La Tribune publiait, la semaine dernière, un article sur l’évasion fiscale des géants de l’e-commerce, dont on peut retrouver un extrait ici. Les chiffres sont sans appel. Amazon déclare 4 milliards d’euros de chiffre d’affaires au Luxembourg et… 25 petits millions en France. Google ne déclare que 40 millions pour 800 millions. Ebay aurait payé 33 euros d’impôts sur les sociétés en 2008, Amazon rien.
Cela montre une distorsion de concurrence très nette, entre ces géants américains basés au Luxembourg, en Irlande ou autres pays «low-taxes» de l’UE, et les opérateurs français, la FNAC en tête (concurrent direct d’Amazon). Plus, cela représente un manque à gagner de 400 millions d’euros pour l’Etat français et devrait représenter 1 milliard d’euros en 2014.

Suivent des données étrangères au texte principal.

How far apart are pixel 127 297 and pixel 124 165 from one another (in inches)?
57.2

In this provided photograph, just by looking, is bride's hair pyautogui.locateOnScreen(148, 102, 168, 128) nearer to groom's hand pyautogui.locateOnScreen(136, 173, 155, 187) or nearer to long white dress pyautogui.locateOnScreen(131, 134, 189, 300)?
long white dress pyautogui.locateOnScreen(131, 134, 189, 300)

En effet, une directive de 2002 de la Commission européenne, dont le but était de favoriser le commerce électronique, a prévu une dérogation pour les services de radiodiffusion et de télévision et à certains services fournis par voie électronique. Cette dérogation dit que la TVA est établie dans le pays où la société est basée et ce, même si elle fournit un service ou livre un produit dans un autre pays de l’UE ; la TVA intracommunautaire ne s’applique pas. Ce principe ne devrait être abrogé qu’au 1er janvier 2015, par le «paquet TVA» de la communauté européenne.
La mise en œuvre de la monnaie unique européenne est un des grands œuvres du duo Kohl-Mitterrand. Le deal non-officiel est que la France a soutenu sans réserve la réunification allemande, en fermant les yeux sur des peurs vieilles d’un demi-siècle (et, également, la peur de laisser filer définitivement le leadership européen vers l’Allemagne), en échange de l’abandon du Deutsche Mark, qui a été douloureux symboliquement pour l’Allemagne.
La gestion de cette monnaie a été confiée à la BCE (basée en Allemagne) avec, pour seule règle, d’éviter l’inflation, et a été couplée aux fameux «critères de Maastricht» (3% de déficit et 60% de dette par rapport au PIB). C’est-à-dire, globalement, une politique monétaire forte, à l’allemande. L’ombre du Mark plane sur l’Euro, depuis sa création.
Quid de l’harmonisation des politiques budgétaires et fiscales, qui aurait dû précéder le lancement de l’Euro ? Impasse totale… C’est que Kohl et Mitterrand ont fait un pari. Pour eux, attendre d’harmoniser ces politiques dans des pays ayant autant de différences, tant économiques que culturelles, aurait stoppé la construction économique européenne. Constat certainement vrai. Alors, ils ont sciemment décidé de mettre la charrue avant les bœufs, en faisant le pari que l’avènement de l’Euro servirait de catalyseur à la nécessaire harmonisation.
Dix-huit ans après le Traité de Maastricht, ce pari, osé mais respectable, a toutes les allures d’un échec. L’harmonisation, notamment fiscale, n’a que très peu progressé. Les pays se sont livrés et se livrent encore une guerre fiscale fratricide, alors que l’Europe devait être un bloc économique homogène face aux USA et à la Chine.
L’Irlande, par exemple, a joué sur deux tableaux : elle a profité des aides européennes et a pratiqué à outrance le dumping fiscal. Las, elle est aujourd’hui en train de s’effondrer et de céder des pans de son économie à des pays plus accueillants (Dell pour la Pologne, par exemple). Elle périt par le glaive qu’elle a abondamment manié.
La fuite fiscale des géants du Net américain n’est qu’une illustration de cette faillite. Ceux-ci se sont très logiquement engouffrés dans les failles de la construction européenne, en profitant de cette hétérogénéité en plus renforcée par la directive de 2002, citée plus haut. L’Europe, qui devait faire bloc, est un gruyère.
La situation terrible de la Grèce, qui est entrée dans l’Euro en trichant et a persévéré dans une politique hors des critères, alors que les autres pays européens fermaient les yeux, est une autre illustration bien plus terrible de cet échec. Le pari de Mitterrand et Kohl est malheureusement en train d’être perdu … il n’est peut-être pas trop tard pour redresser la barre, mais l’issue est au moins très incertaine.